Beck nodded, then opened up his arms. Without hesitation, she walked into them, surrendering to the embrace, wondering how she could ever live without this guy.
“That’s better,” he murmured near her ear. “You’ve been too distant the last couple of days.”
She laid her head on his chest. “I wrote Mort and asked him to help us. I need to know what’s happening with me. I want things the way they used to be.” The way they should be.
“Same here,” he said.
He raised her head and then gently kissed her. Warmth spread through her body.
“I should let you study,” she murmured after the second kiss.
“Yeah,” he replied, bending in for another.
Finally, she broke away, unsure of going any further than just kissing. Too much was in flux right now.
“Oh, we got a supper thing going on tonight. You’ll need to dress up. It’s kinda fancy,” he said.
“Okay.” There really wasn’t much else she could say.
“So you know, it’s not just us tonight.” Beck looked away, as if he was about to tell her something she wouldn’t like. “Summoner Fayne will be here — she’s one of the midlevel necros, from what I hear. Monsignor Lang and Archdruid Scrimshaw will be here too.”
“After what happened to me, they invited a summoner to dinner?
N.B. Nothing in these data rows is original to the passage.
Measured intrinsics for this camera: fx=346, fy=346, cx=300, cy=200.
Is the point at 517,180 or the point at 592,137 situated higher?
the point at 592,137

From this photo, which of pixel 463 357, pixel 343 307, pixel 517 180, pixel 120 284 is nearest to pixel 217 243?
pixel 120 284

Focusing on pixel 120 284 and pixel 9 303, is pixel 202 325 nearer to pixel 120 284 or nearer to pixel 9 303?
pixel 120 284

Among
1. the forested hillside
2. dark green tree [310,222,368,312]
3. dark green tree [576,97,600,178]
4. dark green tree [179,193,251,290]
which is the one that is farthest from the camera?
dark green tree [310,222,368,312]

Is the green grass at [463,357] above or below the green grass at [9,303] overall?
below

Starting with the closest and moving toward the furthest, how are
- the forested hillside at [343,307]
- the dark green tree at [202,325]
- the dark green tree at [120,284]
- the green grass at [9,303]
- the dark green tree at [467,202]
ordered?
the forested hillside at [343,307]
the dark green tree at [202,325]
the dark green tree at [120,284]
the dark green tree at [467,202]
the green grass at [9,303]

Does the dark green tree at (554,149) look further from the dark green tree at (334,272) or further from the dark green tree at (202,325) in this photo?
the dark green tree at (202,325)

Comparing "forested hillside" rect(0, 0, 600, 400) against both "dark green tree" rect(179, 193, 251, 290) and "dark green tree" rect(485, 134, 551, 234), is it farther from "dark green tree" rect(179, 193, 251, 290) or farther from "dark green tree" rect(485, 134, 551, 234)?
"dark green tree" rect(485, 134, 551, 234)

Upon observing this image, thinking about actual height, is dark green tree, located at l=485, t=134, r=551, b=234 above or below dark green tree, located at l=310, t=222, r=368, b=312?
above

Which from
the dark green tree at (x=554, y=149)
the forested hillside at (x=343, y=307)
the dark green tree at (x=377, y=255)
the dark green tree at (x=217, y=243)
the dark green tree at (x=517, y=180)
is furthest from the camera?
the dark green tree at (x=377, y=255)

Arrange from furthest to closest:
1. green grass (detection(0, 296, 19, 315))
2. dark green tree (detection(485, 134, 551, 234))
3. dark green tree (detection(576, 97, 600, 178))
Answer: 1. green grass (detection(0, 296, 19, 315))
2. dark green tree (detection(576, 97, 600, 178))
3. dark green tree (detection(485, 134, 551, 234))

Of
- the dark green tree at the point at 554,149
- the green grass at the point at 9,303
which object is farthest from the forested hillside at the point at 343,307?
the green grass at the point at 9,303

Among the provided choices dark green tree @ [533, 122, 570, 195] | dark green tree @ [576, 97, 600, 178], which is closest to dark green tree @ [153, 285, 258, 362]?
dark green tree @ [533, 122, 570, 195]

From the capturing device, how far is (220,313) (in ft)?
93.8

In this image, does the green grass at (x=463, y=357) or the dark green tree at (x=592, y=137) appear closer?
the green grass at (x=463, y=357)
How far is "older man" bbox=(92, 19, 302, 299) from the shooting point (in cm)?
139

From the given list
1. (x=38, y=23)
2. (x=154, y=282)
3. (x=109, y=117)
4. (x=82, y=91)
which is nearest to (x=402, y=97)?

Are they crazy?” she demanded.
“It’s a MacTavish thing,” Beck replied. “He likes to keep an eye on folks. Figures the best way to do that is to talk to them every now and then. Who knows, maybe we’ll learn something by havin’ one of their kind here for chow.”
Riley drew back. “Well, that whole idea just sucks. Do I really have to be there?”
She swore under her breath. “Then do me a favor — keep the necro away from me. I don’t want to lose it front of everyone.”
Beck grinned. “Now that’s the Riley I remember. Dinner’s at seven.”
“Good. I need a nap.” Maybe that way she’d be less inclined to commit necro-cide over dessert.